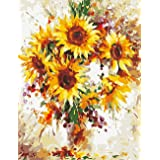 DIY 5D Diamond Painting by Number Kit, Painting Cross Stitch Full Drill Crystal Rhinestone Embroidery Pictures Arts-Sunflower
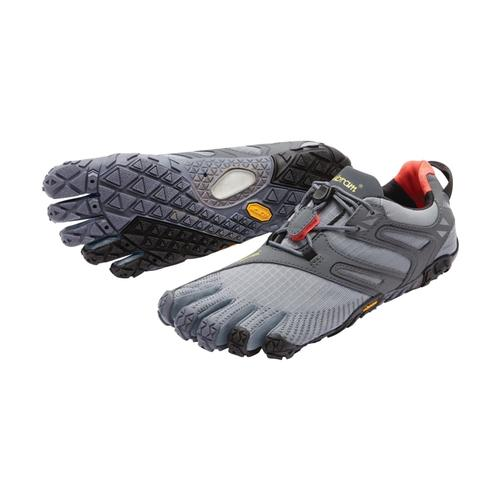 Vibram Five Fingers Men's V-TRAIL Shoes
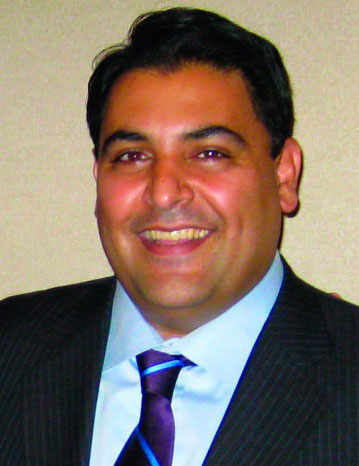 dr-kharrazian-profile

◆ **What is expected**: Write the listing above out again exactly, but not the images it holds.

◆ **Result of the task**:
 DIY 5D Diamond Painting by Number Kit, Painting Cross Stitch Full Drill Crystal Rhinestone Embroidery Pictures Arts-Sunflower
 Vibram Five Fingers Men's V-TRAIL Shoes
 dr-kharrazian-profile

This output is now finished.